In this work, the mechanical properties of HNFs/PVA composite films were measured under ambient conditions (temperature and relative humidity of environment is about 20 °C and 50%). The samples were stored in a temperature humidity chamber (30 °C, RH 60%) before measuring. From Fig. 6f–h, the tensile strength, Young’s modulus, and tensile strain at break of pure PVA film are about 23.30 MPa, 33.86 MPa, and 383.28%, respectively, indicating a typical soft and toughness characteristic. After introducing HNFs obtained from bamboo into PVA matrix (with a 2% TEMPO-B loading), the tensile strength, Young’s modulus, and tensile strain at break are 42.63 MPa, 853.42 MPa, and 242.19%, respectively. In terms of composite film with 2% MNF-B, the tensile strength, Young’s modulus, and tensile strain at break are 40.09 MPa, 810.24 MPa, and 235.29%, respectively. Compared with pure PVA film, the tensile strength and modulus remarkably increased while elongation at break decreased, indicating that the composite films changed from soft and tough to rigid and tough. In particular, the Young’s modulus of HNFs/PVA is 25.12 times higher than that of pure PVA. The increase in the tensile strength and Young’s modulus upon HNF loading is mainly due to that the PVA and HNF surface contains plentiful hydroxyl functional groups, and the hydrogen bonding network can be formed during the film-forming process. This result can be verified by previous work (Okahisa et al. 2020; Qua et al. 2009).

Conclusions

In summary, a series of novel holocellulose nanofibers of different plants (wheat straw, bamboo, hardwood, and softwood) were obtained through sodium hypochlorite/acetic acid delignification, followed by defibrillation using an ultrafine pulverizer. HNFs prepared by mechanical method exhibit high hemicellulose content, well preserved natural structure (cellulose is coated with hemicellulose, the hemicellulose is considered as a polymer matrix phase), and high crystallinity. As a contrast, the natural structure of holocellulose nanofiber prepared by TEMPO-mediated oxidation method was destroyed, the content of hemicellulose and the crystallinity are dramatically decreased.

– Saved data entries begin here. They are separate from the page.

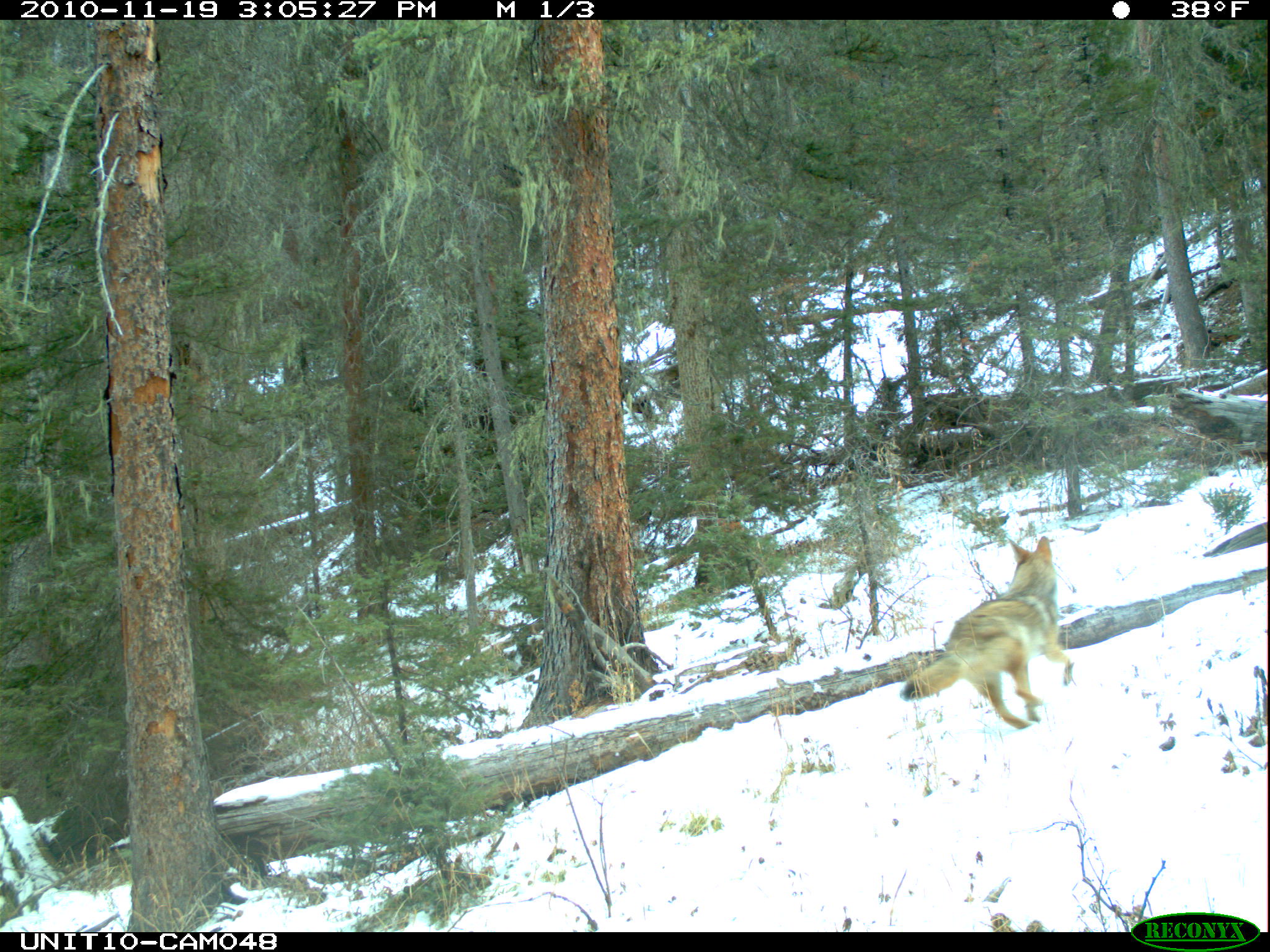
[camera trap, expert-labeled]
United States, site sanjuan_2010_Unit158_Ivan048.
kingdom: Animalia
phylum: Chordata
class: Mammalia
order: Carnivora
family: Canidae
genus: Canis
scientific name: Canis latrans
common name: coyote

After introducing HNFs into PVA matrix, the mechanical properties of HNFs/PVA composite films are dramatically enhanced. Especially, the Young’s modulus of HNFs/PVA composite film is 25.12 times higher than that of pure PVA. The presented results suggest that holocellulose nanofiber can be used as versatile reinforcement to replace nanocellulose to construct composite materials with high performance.